Starting at the first entry below, repeat all the data word for word and drop the pictures.

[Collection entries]
§
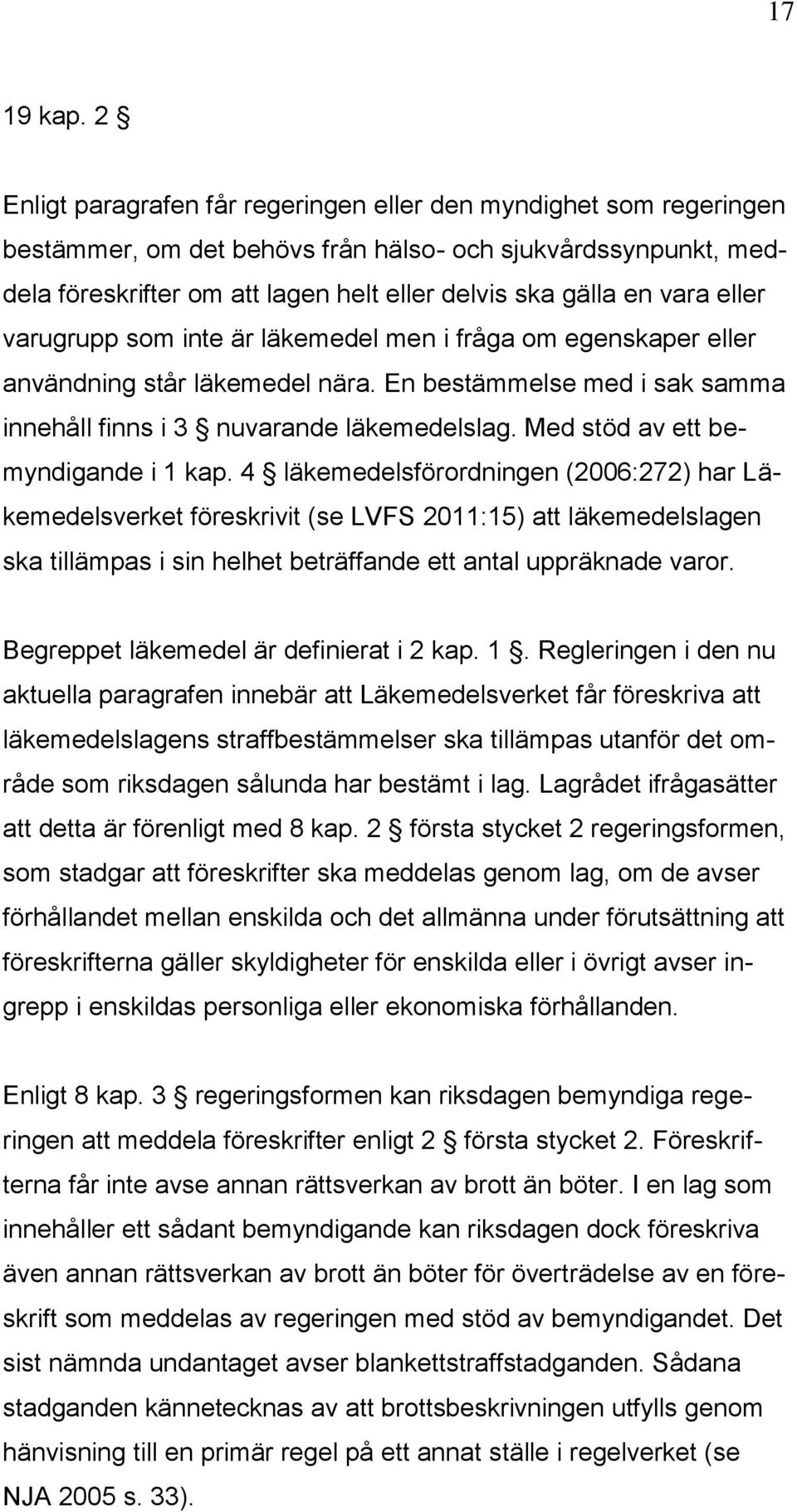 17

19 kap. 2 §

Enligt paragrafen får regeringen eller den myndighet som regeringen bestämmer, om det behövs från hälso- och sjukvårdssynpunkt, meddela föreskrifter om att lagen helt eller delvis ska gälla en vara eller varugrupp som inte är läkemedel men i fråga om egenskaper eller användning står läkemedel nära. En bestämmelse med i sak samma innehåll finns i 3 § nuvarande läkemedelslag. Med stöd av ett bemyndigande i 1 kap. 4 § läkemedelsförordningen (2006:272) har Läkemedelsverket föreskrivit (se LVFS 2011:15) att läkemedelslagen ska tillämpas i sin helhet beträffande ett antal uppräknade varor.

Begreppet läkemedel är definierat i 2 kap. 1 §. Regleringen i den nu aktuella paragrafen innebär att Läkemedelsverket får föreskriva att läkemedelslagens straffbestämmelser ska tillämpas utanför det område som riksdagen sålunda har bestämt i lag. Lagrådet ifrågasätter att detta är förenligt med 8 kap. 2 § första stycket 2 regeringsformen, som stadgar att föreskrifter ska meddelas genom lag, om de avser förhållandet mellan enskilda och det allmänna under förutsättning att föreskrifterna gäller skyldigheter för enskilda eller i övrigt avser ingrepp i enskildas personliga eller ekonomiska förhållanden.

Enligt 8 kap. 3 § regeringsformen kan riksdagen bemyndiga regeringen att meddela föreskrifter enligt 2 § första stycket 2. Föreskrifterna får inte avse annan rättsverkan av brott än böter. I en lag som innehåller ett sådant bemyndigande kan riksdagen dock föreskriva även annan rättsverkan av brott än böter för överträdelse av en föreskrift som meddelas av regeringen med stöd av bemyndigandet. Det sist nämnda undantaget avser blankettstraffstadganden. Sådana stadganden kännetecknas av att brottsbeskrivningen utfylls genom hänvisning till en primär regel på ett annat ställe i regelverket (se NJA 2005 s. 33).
§
Result:
 17

19 kap. 2 §

Enligt paragrafen får regeringen eller den myndighet som regeringen bestämmer, om det behövs från hälso- och sjukvårdssynpunkt, meddela föreskrifter om att lagen helt eller delvis ska gälla en vara eller varugrupp som inte är läkemedel men i fråga om egenskaper eller användning står läkemedel nära. En bestämmelse med i sak samma innehåll finns i 3 § nuvarande läkemedelslag. Med stöd av ett bemyndigande i 1 kap. 4 § läkemedelsförordningen (2006:272) har Läkemedelsverket föreskrivit (se LVFS 2011:15) att läkemedelslagen ska tillämpas i sin helhet beträffande ett antal uppräknade varor.

Begreppet läkemedel är definierat i 2 kap. 1 §. Regleringen i den nu aktuella paragrafen innebär att Läkemedelsverket får föreskriva att läkemedelslagens straffbestämmelser ska tillämpas utanför det område som riksdagen sålunda har bestämt i lag. Lagrådet ifrågasätter att detta är förenligt med 8 kap. 2 § första stycket 2 regeringsformen, som stadgar att föreskrifter ska meddelas genom lag, om de avser förhållandet mellan enskilda och det allmänna under förutsättning att föreskrifterna gäller skyldigheter för enskilda eller i övrigt avser ingrepp i enskildas personliga eller ekonomiska förhållanden.

Enligt 8 kap. 3 § regeringsformen kan riksdagen bemyndiga regeringen att meddela föreskrifter enligt 2 § första stycket 2. Föreskrifterna får inte avse annan rättsverkan av brott än böter. I en lag som innehåller ett sådant bemyndigande kan riksdagen dock föreskriva även annan rättsverkan av brott än böter för överträdelse av en föreskrift som meddelas av regeringen med stöd av bemyndigandet. Det sist nämnda undantaget avser blankettstraffstadganden. Sådana stadganden kännetecknas av att brottsbeskrivningen utfylls genom hänvisning till en primär regel på ett annat ställe i regelverket (se NJA 2005 s. 33).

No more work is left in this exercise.